Kepala Bidang Humas Polda Jabar, Kombes Pol. Hendra Rochmawan, S.I.K., M.H., mengungkapkan bahwa polisi telah mengamankan lima orang yang diduga terlibat dalam aktivitas perburuan tersebut. Kelima orang berinisial M, U, J, AM, dan A saat ini diamankan di Polres Karawang untuk menjalani pemeriksaan lebih lanjut.
“Kelima orang tersebut sudah kami amankan di Polres Karawang dan telah dimintai keterangan terkait dugaan perburuan hewan dilindungi di kawasan Gunung Sangga Buana,” ujar Kombes Pol. Hendra Rochmawan, Selasa (27/1/2026).
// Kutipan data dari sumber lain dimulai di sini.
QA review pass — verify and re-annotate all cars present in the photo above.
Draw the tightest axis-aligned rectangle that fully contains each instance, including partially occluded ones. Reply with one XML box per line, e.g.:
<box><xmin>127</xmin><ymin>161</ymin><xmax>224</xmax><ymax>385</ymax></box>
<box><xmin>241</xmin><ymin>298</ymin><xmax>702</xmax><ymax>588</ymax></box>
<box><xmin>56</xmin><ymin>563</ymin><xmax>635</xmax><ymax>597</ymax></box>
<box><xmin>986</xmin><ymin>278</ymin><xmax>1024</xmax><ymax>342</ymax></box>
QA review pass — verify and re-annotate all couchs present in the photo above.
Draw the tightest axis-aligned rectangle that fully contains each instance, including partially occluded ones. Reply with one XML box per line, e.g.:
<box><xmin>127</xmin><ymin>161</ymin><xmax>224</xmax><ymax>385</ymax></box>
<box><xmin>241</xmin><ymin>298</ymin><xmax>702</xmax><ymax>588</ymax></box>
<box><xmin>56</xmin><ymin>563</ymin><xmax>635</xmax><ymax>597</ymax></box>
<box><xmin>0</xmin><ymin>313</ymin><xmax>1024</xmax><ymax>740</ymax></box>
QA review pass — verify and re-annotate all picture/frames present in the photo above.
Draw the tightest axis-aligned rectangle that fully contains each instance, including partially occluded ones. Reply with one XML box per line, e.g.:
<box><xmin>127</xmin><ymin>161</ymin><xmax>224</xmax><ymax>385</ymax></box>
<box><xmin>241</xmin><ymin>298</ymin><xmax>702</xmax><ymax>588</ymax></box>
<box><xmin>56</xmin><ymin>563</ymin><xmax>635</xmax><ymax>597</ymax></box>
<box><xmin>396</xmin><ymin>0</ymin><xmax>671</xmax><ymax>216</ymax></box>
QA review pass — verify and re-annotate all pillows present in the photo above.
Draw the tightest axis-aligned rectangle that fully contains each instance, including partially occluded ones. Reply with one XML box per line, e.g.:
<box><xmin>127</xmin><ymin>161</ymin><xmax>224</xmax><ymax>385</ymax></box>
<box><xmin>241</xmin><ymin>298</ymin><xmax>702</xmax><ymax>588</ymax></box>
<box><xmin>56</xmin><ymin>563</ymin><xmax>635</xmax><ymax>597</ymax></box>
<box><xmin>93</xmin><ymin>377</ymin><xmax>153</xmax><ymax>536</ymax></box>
Dalam proses penindakan, petugas juga menyita satu pucuk senjata api rakitan laras panjang yang diduga digunakan untuk melakukan perburuan satwa dilindungi. Senjata tersebut kini diamankan sebagai barang bukti untuk kepentingan penyelidikan.
Meski demikian, Kombes Pol. Hendra menegaskan bahwa kelima orang tersebut masih berstatus sebagai saksi. Penyidik saat ini masih melengkapi alat bukti serta mendalami keterangan dari saksi-saksi lainnya.
“Sementara ini statusnya masih saksi. Kami tetap mengedepankan asas praduga tidak bersalah. Apabila nantinya ditemukan bukti permulaan yang cukup, maka status saksi akan ditingkatkan menjadi tersangka,” tegasnya.
Diketahui, para saksi berasal dari Desa Kertamanah, Kecamatan Sukasari, Kabupaten Purwakarta. Sementara lokasi dugaan perburuan dan penindakan berada di kawasan Gunung Sangga Buana, Kabupaten Karawang.
Polda Jawa Barat menegaskan komitmennya untuk menindak tegas segala bentuk perburuan satwa liar yang dilindungi. Selain melanggar hukum, tindakan tersebut dinilai dapat mengancam kelestarian ekosistem serta keseimbangan alam.